After two years of trying to make her marriage work, Tyson decided to file for a divorce. 

At the age of 18, Tyson worked as a secretary. However, she quit her job when she was noticed by a fashion designer from Ebony Magazine. Tyson’s career change resulted in her being ousted from her home due to her mother’s opinion of selecting a “sinful” path.   

“It chose me because I was minding my own business when somebody tapped me on the shoulder and said, ‘Do you want to be a model?’ I said I don’t know what that is,” Tyson said. “And they handed me a card and I went to the agency and I was hired.”

Her adventurous decision to begin a career in an unknown field opened new opportunities for her professionally. For example, she was offered one of her first acting roles purely because of her looks. At the casting call, “somebody said, ‘You know they’re looking for a young lady to play the lead role in this independent movie, and you look just like her,’” Tyson told Davis. 

She accepted her first role on the spot, and Tyson’s career in acting skyrocketed. She starred in “The Autobiography of Miss Jane Pittman” (1974), “Roots” (1977), “Oldest Living Confederate Widow Tells All” (1994) and many more films, plays and TV series. Due to her groundbreaking roles, Tyson won a total of 49 awards and 52 nominations in the entertainment industry over the course of 70 years. 

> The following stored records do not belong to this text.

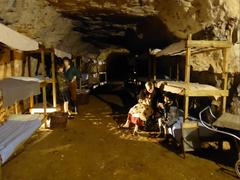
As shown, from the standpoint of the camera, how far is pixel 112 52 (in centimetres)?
2245

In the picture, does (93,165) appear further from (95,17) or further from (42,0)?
(95,17)

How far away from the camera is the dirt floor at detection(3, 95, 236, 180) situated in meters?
4.59

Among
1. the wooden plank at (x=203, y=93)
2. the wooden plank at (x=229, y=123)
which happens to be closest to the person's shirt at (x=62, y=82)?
the wooden plank at (x=203, y=93)

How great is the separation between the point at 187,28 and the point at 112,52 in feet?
49.5

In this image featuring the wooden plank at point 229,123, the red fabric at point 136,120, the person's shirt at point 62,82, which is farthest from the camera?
the person's shirt at point 62,82

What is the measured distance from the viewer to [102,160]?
530 cm

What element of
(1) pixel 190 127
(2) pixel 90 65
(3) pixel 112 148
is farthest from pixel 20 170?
(2) pixel 90 65

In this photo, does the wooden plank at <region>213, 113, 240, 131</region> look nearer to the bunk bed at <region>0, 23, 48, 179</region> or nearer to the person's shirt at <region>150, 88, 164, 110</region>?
the person's shirt at <region>150, 88, 164, 110</region>

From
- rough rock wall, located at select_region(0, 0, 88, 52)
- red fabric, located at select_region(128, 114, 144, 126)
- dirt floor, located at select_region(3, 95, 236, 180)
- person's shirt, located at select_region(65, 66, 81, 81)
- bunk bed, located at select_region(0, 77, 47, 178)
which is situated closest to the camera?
bunk bed, located at select_region(0, 77, 47, 178)

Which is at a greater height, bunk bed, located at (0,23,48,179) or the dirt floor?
bunk bed, located at (0,23,48,179)

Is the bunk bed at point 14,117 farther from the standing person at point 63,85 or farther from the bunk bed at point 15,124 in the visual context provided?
the standing person at point 63,85

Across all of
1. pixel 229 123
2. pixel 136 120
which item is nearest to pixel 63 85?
pixel 136 120

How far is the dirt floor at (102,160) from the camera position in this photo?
4590 mm

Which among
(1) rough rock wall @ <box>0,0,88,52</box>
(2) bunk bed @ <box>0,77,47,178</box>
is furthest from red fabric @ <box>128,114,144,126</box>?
(1) rough rock wall @ <box>0,0,88,52</box>
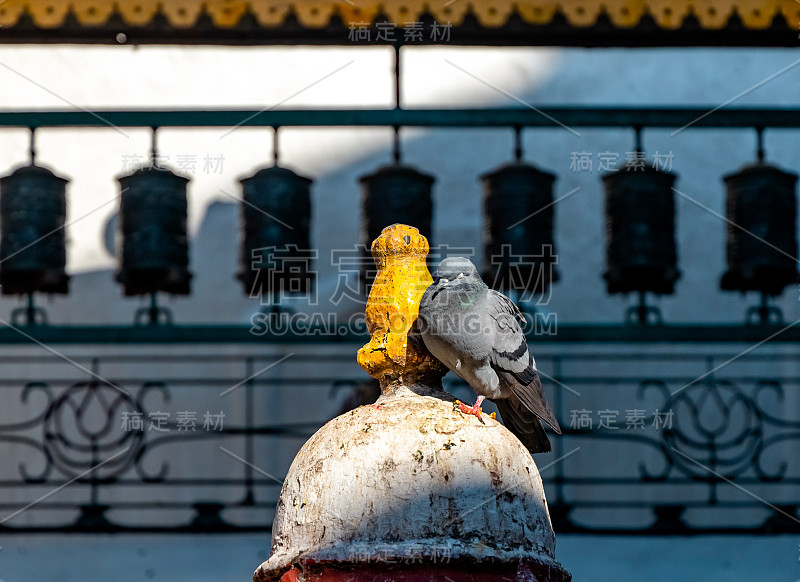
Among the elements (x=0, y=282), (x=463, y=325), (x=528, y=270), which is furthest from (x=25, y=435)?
(x=463, y=325)

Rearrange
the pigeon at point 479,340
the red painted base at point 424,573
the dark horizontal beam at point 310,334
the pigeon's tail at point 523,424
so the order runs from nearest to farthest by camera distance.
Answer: the red painted base at point 424,573
the pigeon at point 479,340
the pigeon's tail at point 523,424
the dark horizontal beam at point 310,334

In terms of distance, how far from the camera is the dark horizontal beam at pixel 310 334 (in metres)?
5.13

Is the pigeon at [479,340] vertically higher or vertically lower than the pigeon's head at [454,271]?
lower

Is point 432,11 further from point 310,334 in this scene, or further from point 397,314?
point 397,314

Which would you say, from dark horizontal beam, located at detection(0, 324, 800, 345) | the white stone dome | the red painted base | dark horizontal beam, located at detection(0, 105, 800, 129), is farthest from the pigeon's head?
dark horizontal beam, located at detection(0, 105, 800, 129)

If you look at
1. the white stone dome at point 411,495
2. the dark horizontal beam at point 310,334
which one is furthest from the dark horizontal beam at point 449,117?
the white stone dome at point 411,495

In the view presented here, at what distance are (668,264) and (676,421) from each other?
711mm

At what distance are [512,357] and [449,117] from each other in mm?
2719

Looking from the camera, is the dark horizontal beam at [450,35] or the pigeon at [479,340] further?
the dark horizontal beam at [450,35]

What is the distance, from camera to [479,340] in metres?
2.57

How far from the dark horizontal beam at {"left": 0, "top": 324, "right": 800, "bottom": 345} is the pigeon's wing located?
2390 mm

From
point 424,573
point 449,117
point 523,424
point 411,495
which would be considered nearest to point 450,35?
→ point 449,117

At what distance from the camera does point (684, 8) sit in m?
5.23

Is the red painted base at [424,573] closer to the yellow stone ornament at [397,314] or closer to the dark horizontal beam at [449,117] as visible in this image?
the yellow stone ornament at [397,314]
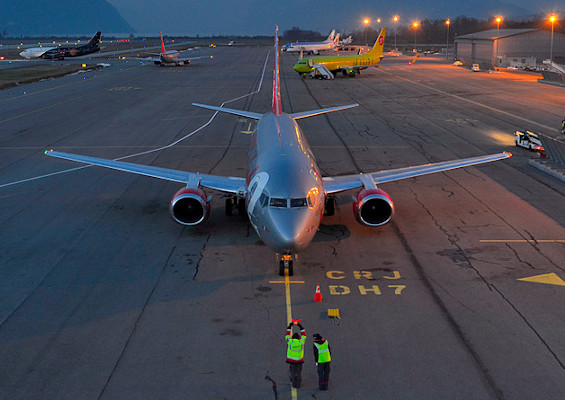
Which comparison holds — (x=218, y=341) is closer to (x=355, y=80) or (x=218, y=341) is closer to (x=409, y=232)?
(x=409, y=232)

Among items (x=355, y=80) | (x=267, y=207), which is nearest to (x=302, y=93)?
(x=355, y=80)

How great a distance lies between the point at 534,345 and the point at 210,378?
28.9 feet

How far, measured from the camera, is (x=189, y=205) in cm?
2327

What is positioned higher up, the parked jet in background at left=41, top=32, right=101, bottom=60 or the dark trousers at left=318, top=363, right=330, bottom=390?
the parked jet in background at left=41, top=32, right=101, bottom=60

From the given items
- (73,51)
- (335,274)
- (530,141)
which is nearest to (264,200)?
(335,274)

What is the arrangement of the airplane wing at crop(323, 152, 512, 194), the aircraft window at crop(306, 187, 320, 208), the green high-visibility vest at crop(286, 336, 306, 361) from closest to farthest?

In addition to her accolades, Tyson also demonstrated empowerment and perseverance for the black community. Tyson was well-known for wearing African turbans and caftan, and her style helped her become a leading figure for the “Black Is Beautiful” movement. According to Smithsonian, the powerful movement “…called for an appreciation of the black past as a worthy legacy, and it inspired cultural pride in contemporary black achievements.” 

In addition, she graced the covers of Ebony, Essence and Jet magazines because she was an icon for embracing black beauty, such as her penchant for wearing her hair in an afro hairstyle, which later became a symbol of Black Power as well.

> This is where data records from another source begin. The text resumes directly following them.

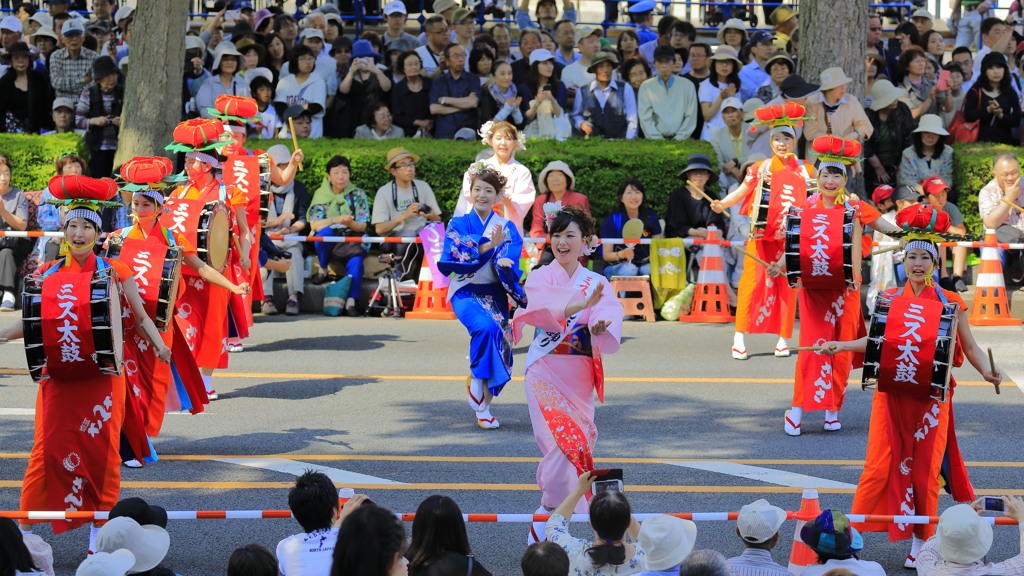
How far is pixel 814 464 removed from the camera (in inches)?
303

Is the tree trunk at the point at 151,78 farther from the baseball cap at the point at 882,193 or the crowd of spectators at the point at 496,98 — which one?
the baseball cap at the point at 882,193

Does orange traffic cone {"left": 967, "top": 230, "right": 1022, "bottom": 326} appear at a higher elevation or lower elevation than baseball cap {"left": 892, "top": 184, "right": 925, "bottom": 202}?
lower

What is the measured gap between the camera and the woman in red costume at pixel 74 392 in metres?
5.92

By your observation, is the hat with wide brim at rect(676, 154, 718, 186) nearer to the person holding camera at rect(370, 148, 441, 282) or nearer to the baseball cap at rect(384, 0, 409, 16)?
the person holding camera at rect(370, 148, 441, 282)

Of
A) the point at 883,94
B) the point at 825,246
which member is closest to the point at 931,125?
the point at 883,94

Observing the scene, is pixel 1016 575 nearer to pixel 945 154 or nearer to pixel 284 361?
pixel 284 361

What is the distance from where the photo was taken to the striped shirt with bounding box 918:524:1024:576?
4559 mm

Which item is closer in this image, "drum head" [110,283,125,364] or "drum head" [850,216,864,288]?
"drum head" [110,283,125,364]

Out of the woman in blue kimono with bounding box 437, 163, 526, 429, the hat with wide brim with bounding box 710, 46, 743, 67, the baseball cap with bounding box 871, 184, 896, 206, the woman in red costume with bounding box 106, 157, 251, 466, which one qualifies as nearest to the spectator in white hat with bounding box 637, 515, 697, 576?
the woman in red costume with bounding box 106, 157, 251, 466

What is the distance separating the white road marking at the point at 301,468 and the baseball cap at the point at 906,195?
25.8ft

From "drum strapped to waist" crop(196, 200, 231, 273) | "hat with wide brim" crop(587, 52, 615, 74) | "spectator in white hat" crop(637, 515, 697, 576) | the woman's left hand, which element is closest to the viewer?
"spectator in white hat" crop(637, 515, 697, 576)

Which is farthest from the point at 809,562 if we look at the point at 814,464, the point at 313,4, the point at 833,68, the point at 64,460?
the point at 313,4

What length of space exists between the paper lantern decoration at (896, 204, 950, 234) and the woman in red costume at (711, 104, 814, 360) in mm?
3467

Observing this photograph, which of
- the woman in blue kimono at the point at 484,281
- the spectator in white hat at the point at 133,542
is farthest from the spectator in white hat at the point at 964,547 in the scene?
the woman in blue kimono at the point at 484,281
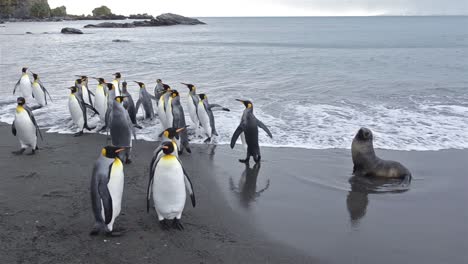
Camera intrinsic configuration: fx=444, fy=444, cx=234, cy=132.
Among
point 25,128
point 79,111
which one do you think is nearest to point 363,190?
point 25,128

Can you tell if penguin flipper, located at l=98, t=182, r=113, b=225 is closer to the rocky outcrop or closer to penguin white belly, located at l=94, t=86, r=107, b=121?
penguin white belly, located at l=94, t=86, r=107, b=121

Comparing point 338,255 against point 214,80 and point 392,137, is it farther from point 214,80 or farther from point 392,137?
point 214,80

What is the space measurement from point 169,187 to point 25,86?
8652 millimetres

Moreover, Tyson revolutionized the acting world for African-American actors by rejecting roles that demeaned black people. In the 1960s, Tyson was repeatedly asked to be cast as a maid and prostitute. However, she denied them because demoralizing black women was not what Tyson believed in. 

In 2013, singer and Vanessa Williams told Essence “She’s our Meryl Streep. She was the person you wanted to be like in terms of an actress, in terms of the roles she got and how serious she took her craft. ”

Millions of households around the world, especially black ones, look upon Tyson as a grandmother figure. 

Tyler Perry, the director and producer of the “Madea” franchise, was heartbroken from hearing the saddening news. 

“[It] brought me to my knees,” Perry said. “She was the grandmother I never had and the wisdom tree that I could always sit under to fill my cup.”

Tyler Perry on Cicely Tyson’s death

— She was the grandmother I never had and the wisdom tree that I could always sit under to fill my cup.

Tyson was a woman who was filled with ambition and determination. She did not allow the color of her skin, or the problems she faced at home, to deter her from completing several entertainment projects. She helped pave the way for aspiring actors and models by breaking stereotypes, booking jobs and earning awards as a black woman working through the racial injustices and inequities of her time. 

In an “Elle” interview, Tyson was asked “When did you know that you’d made it?” She simply replied, “the day I feel that I have ‘made it,’ I’m finished.” Gladly, the world can say that she made it.